• **出典の文章**
====

国際相続課税-相続税3
国際相続課税-相続税3
Ⅰ.はじめに
前回に引き続き、日本に不動産を残して外国に移住された方が、その後帰化し、外国人として亡くなられた場合の相続関係について、日本の相続税法上の問題の前提として、今回からは相続税の計算方法を具体例に即して紹介します。
Ⅱ.相続税の計算の具体例(日本人間)
国際相続における相続税の計算は非常に複雑かつ難解であるため、まずは相続人及び被相続人が共に日本人で、相続財産が全て日本国内にある場合を前提に計算の仕方を紹介したいと思います。
前提とする事案は次のようなものです。
被相続人が財産1億2000万円(債務と葬式費用を控除後)を残して死亡した。遺産分割の結果、配偶者が6000万円、長男が2400円、長女が1800万円、次男が1800万円を取得した。
この場合、各相続人の相続税額はいくらになるでしょうか。以下、具体的に計算をしていきます。

====

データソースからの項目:

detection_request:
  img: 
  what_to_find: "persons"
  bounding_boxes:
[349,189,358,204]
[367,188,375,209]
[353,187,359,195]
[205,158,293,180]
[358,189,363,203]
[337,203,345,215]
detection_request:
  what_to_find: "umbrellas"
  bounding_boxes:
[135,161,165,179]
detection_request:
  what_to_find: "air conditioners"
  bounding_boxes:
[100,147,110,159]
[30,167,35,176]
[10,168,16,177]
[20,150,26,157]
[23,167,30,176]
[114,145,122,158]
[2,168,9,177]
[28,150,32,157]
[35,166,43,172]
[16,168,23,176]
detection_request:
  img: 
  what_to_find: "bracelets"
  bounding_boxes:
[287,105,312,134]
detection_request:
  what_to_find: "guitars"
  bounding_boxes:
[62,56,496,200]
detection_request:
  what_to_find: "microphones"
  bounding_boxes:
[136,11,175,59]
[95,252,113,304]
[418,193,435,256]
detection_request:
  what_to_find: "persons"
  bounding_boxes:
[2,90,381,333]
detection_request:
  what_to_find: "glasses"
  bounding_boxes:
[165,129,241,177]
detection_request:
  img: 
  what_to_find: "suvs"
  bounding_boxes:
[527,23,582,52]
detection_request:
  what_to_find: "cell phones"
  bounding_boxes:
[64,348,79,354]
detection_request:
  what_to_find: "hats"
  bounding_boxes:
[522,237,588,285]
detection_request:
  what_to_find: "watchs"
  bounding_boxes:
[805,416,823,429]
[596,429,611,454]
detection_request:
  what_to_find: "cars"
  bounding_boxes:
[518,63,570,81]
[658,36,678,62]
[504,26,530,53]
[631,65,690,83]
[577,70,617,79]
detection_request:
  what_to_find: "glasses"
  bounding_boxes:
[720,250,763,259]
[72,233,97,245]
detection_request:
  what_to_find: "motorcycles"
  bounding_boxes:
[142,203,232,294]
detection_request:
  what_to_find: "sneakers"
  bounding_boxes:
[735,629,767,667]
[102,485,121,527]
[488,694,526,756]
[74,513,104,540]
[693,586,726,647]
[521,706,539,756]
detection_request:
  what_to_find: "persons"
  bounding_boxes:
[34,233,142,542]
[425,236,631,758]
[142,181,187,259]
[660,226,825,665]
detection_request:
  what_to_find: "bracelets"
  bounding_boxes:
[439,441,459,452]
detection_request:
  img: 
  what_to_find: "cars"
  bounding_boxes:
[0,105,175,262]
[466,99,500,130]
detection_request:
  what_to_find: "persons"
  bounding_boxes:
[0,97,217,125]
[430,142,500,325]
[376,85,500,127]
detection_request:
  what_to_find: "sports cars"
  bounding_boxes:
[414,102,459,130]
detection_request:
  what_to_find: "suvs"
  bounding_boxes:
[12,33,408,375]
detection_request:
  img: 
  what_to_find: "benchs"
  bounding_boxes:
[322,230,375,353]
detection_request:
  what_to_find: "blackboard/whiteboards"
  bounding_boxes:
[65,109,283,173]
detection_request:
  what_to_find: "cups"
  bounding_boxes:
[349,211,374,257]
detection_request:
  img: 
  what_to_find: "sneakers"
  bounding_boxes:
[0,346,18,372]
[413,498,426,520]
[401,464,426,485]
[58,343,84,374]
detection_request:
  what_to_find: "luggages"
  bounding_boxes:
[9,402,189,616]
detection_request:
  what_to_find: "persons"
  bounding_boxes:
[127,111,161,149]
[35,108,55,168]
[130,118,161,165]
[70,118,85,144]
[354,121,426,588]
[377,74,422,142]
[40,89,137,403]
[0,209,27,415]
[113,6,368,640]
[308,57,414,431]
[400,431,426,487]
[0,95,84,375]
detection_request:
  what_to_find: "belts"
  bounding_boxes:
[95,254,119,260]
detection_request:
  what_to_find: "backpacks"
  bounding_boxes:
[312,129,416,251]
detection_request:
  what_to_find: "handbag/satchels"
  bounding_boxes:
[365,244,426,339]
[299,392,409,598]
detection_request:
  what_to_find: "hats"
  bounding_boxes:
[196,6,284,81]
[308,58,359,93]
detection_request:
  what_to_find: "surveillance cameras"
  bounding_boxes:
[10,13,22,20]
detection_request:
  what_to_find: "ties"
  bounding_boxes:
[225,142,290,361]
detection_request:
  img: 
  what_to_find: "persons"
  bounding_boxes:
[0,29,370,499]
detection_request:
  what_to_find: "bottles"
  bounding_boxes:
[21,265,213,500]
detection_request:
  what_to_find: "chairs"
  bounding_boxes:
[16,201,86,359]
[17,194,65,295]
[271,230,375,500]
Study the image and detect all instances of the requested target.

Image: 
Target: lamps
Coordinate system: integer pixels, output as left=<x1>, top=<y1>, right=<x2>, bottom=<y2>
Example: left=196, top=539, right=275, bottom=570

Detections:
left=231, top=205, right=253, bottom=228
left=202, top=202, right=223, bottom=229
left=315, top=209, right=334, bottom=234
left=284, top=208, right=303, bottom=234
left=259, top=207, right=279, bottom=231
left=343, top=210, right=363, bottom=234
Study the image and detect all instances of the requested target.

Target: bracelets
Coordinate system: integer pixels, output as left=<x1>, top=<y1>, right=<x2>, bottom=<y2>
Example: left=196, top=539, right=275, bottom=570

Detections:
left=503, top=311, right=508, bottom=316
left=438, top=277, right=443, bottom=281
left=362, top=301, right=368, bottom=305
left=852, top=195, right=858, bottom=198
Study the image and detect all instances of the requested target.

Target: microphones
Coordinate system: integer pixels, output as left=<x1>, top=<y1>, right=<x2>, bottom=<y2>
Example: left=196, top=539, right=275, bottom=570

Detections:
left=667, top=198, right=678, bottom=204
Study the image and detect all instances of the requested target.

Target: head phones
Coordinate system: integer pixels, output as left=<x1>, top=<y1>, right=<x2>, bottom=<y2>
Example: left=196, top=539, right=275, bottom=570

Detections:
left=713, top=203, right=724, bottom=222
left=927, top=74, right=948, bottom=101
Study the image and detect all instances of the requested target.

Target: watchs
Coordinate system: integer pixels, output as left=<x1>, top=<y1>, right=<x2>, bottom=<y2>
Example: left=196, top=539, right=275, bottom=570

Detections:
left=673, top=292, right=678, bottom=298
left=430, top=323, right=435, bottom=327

====

• **課題一覧**
A: 相続税に関する本文について、次の問いに答えてください。
(i) 今回から具体例に即して紹介するとされているのは何ですか。
(ii) 被相続人が残した財産(債務と葬式費用を控除後)はいくらですか。
(iii) 遺産分割の結果、配偶者が取得した額はいくらですか。
B: 相続税に関する本文を最後の文の後から引き継ぎ、続きを書き進めてください。
これらの項目は課題には一切関係しません。

• **課題の解答**
A:
(i) 相続税の計算方法
(ii) 1億2000万円
(iii) 6000万円

B:
1.第1段階 課税価格の計算
課税価格とは、相続財産の価格をいいます。本件では、遺産から債務と葬式費用を控除した財産1億2000万円(配偶者:6000万円+長男:2400万円+長女:1800万円+次男:1800万円=1億2000万円)が課税価格となります。
2.第2段階 相続税の総額の計算
(1)遺産にかかる基礎控除額
相続税は、基礎控除を超える場合に、基礎控除を超えた額につき課税される。現行法上の基礎控除の計算は次のとおりです。
3000万円+(600万円×法定相続人の数)=基礎控除額
これを本件に当てはめると、民法上、法定相続人は配偶者、長男、長女、次男の4名ですから、
3000万円+(600万円×4)=5400万円
となります。
(2)課税遺産総額
課税対象となる遺産の総額は、課税価格から基礎控除額を引いた額となります。
すなわち、本件における課税対象となる遺産の総額は以下のとおりになります。
1億2000万円-5400万円=6600万円
(3)相続税額の総額の計算
課税対象となる6600万円を基に、次は、課税される相続税の総額を計算します。ここでの計算は、民法の規定に従った場合の法定相続分を前提に計算します。これを法定相続分課税方式といいます。
各相続人の民法の規定(民法900条)の相続分、すなわち、配偶者1/2、子ら1/2に応ずる取得金額は次のとおりになります。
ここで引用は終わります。